Across the coverage, GlobeNewswire, FashionUnited and Fashionbyinforma, the same three consumer priorities keep repeating: shoppers want value, durable or classic staples, and functional pieces rather than hot-trend impulse buys. FashionUnited’s framing lists “value-driven mindsets,” “tariff pressures,” and “intentional spending” among the forces reshaping buying behavior, and the report flags pushback from competing experiential categories like dining, travel and fitness as pressure on fashion spend.

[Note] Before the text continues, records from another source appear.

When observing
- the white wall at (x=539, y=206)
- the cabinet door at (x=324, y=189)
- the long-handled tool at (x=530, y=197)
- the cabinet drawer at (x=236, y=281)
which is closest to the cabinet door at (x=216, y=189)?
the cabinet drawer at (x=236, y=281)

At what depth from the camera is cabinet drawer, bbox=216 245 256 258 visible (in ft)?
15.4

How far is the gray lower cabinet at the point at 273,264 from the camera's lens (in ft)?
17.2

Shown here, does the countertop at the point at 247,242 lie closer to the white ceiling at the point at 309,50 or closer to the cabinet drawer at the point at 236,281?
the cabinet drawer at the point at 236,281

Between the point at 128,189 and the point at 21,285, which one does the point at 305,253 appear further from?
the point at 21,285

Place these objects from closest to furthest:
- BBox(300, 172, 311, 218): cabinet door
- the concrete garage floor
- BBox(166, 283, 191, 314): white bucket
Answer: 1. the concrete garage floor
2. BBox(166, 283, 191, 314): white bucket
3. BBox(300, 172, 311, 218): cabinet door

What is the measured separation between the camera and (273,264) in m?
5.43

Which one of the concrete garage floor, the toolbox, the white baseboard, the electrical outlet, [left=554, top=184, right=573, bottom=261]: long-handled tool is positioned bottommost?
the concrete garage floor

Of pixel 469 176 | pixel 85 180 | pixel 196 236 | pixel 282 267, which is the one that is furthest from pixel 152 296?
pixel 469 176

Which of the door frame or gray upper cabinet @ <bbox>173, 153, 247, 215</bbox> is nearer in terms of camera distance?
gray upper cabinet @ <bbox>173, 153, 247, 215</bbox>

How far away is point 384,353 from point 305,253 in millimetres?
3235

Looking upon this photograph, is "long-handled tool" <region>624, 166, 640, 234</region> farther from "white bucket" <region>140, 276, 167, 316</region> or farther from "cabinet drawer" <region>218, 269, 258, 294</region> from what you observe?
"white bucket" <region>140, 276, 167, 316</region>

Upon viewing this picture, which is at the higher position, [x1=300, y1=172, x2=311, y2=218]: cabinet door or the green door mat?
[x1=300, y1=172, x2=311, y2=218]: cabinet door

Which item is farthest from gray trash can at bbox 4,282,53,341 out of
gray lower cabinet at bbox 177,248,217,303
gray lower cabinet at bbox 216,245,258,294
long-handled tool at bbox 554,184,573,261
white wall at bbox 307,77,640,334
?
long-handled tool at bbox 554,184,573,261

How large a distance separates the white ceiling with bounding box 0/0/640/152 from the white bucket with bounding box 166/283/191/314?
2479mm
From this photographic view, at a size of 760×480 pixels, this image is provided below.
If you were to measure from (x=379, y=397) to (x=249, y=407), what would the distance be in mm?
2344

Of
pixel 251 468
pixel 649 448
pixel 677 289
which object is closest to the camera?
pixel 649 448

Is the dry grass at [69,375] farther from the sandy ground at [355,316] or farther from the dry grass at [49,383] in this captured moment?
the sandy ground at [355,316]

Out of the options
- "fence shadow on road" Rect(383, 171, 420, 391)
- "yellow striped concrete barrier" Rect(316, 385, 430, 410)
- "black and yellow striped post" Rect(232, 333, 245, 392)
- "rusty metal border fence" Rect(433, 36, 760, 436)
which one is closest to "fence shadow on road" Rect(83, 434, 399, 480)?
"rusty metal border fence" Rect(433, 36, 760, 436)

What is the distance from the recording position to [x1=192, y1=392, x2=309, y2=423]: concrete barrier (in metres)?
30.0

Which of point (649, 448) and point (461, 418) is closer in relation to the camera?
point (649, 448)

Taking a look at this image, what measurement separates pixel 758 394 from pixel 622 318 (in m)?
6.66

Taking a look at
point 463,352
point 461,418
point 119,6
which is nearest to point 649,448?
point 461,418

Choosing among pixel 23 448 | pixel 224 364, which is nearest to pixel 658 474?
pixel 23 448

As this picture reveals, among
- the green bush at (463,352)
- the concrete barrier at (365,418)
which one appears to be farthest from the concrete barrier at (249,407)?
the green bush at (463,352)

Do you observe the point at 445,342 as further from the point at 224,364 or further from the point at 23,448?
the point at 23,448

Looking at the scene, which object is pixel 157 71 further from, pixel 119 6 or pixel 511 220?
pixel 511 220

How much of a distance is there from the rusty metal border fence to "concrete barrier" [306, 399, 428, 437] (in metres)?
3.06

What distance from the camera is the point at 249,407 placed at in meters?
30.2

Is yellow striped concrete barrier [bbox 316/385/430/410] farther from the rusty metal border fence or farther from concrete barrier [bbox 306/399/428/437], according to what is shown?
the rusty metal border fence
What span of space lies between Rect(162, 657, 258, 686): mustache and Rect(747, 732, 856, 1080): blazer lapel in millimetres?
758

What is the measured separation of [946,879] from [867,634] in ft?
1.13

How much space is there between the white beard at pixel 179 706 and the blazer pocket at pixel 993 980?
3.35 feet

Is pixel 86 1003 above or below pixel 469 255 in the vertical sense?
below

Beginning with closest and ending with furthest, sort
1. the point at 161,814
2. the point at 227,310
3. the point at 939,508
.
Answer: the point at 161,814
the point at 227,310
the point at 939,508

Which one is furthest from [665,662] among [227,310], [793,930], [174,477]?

Greg Kerwin, Senior Vice President at Fashion by Informa, sums the commercial stake plainly: “Today’s consumers are approaching fashion spending with intentionality, not impulse. They’re willing to spend, but they’re looking for high-quality, durable, or classic, staple products at competitive price points. Success will require a strategic pivot toward more focused consumer engagement, purpose-driven storytelling, and superior offerings.” Those three strategic moves show up as the report’s prescription for retailers and brands that want to defend margin and relevance in 2026.

FASHION by Informa positions the report as actionable intelligence for the industry, saying it was “designed to guide fashion companies in navigating the evolving preferences of US consumers.” That positioning ties directly into Informa’s events network, MAGIC, COTERIE, PROJECT, SOURCING and OFFPRICE, where brands can test storytelling and product decisions against real buyers and buyers’ reps.

Distribution of the material has been broad: GlobeNewswire issued the press release on February 11, 2026; FashionUnited ran a take by Vivian Hendriksz titled “5 trends shaping what US consumers will shop for in 2026”; and the press release was republished on sites such as Bdtonline, where the copy carried an update timestamp of February 22, 2026 at 9:27 am. Fashionbyinforma’s site doubles down with calls to action, “UNLOCK TOMORROW'S CONSUMER” and downloadable report assets, positioning the research as a toolkit for decision-making.

Bottom line: the 2026 report, built on 1,032 December 2025 responses, makes a simple demand of product teams and creative directors, stop trading on hype alone. Brands that lean into quality, price competitiveness, and purpose-driven storytelling will be the ones consumers reward this year.